10:30 p.m. John and I climb into bed and he initiates sex for the first time in a while. At first I’m not feeling turned on, even when he goes down on me. We start having sex in the “spoon” position, and after a few moments, he gets really quiet and stops moving. “Are you okay?” I ask. “Yeah … I just finished.” We start laughing at his silent, still orgasm. Not that he’s ever that loud, but this is odd … like he just spaced out for a second. We laugh and kiss, and now I’m turned on, so I bust out my vibrator and he gently fingers me until I come. I try the silent thing, letting the orgasm roll over me instead of reaching for it. We kiss good night, and John falls asleep with one of our cats on his chest. I feel perfectly content in every way.
7 a.m. Getting ready for work, I’m aware that I’m trying to look good. I guess if I’m being honest, I really do miss getting more attention from men. At the same time, I understand that we trade some things for others as we get older, and most of the time for the better, even if it’s painful.
7:30 a.m. John is home from the gym eating hard-boiled eggs for breakfast. Fact is, he’s looking really buff, and for a second I wonder if he might be going through his own period of self-doubt. Wouldn’t it make sense that his masculinity is a little bruised after finding out he’s sterile? I make sure I tell him how sexy I think he is and even kiss him, egg breath and all.

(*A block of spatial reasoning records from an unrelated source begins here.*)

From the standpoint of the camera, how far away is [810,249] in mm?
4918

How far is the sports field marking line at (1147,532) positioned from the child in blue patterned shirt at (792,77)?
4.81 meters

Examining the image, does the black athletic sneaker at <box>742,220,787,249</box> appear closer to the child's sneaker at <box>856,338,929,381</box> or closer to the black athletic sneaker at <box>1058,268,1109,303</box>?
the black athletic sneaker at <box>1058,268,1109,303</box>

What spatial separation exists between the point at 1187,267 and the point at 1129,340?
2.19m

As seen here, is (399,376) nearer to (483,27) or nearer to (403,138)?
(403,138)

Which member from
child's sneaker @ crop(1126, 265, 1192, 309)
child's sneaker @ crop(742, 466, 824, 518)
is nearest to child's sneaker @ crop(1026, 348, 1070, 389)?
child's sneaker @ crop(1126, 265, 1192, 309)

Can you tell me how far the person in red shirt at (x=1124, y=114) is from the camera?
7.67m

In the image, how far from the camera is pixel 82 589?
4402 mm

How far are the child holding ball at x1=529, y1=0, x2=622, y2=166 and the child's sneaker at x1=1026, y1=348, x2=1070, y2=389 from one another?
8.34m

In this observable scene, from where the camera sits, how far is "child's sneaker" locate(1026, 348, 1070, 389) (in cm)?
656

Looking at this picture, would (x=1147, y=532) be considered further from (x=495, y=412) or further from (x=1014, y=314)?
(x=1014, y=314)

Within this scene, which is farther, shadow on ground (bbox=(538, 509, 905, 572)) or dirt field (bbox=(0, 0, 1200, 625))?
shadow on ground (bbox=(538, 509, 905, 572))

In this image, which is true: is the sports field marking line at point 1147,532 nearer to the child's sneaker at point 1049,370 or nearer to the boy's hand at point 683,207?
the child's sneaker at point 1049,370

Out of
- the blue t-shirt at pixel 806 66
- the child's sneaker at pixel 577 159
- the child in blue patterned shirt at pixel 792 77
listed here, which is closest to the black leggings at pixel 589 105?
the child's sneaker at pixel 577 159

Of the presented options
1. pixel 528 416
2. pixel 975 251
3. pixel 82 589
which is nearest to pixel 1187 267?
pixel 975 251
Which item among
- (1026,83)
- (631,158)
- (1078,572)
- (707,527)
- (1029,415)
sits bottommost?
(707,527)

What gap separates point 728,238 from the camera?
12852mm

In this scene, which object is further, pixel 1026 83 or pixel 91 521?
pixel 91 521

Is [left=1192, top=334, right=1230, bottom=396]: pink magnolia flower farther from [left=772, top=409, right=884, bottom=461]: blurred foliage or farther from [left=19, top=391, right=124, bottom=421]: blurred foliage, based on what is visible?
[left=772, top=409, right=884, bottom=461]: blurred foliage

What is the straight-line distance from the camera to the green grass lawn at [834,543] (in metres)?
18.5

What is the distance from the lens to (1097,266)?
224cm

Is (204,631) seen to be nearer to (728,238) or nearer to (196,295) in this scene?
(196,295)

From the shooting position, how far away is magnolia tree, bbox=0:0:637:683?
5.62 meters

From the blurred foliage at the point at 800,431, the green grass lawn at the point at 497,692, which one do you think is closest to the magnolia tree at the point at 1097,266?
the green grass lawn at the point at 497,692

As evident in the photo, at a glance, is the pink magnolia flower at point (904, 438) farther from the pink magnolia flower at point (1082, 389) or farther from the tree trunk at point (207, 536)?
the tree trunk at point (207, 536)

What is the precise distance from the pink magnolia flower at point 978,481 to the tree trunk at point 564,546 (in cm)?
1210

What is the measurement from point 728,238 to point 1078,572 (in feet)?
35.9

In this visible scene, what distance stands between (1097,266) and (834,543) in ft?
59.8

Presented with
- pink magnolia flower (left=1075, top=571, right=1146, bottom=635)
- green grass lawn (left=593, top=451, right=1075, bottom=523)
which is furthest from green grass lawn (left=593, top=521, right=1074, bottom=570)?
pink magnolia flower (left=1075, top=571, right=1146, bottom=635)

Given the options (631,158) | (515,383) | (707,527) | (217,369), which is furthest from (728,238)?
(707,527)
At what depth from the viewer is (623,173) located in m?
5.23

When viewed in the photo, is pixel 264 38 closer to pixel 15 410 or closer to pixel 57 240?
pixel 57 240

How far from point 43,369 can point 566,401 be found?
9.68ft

1 p.m. During crew lunch for the video shoot I’m working on, my two clients (who are 12 years younger than me) are talking about the new woman one of them started dating. I get a flash of longing — the rush of a new relationship is like nothing else. I’ll probably always long for what I don’t have just a little, and I forgive myself for it.
9 p.m. The kids, John, and I are all curled up on couches in our living room watching The Great British Baking Show. Big Ginge, our orange cat, sleeps on John’s chest and Beyoncé, his sister, is curled up on a radiator. Our son is lying on my lap and our daughter isn’t even on her phone. Whether or not John and I decide to use a donor and create a child together, I know that what we have now is pretty fantastic.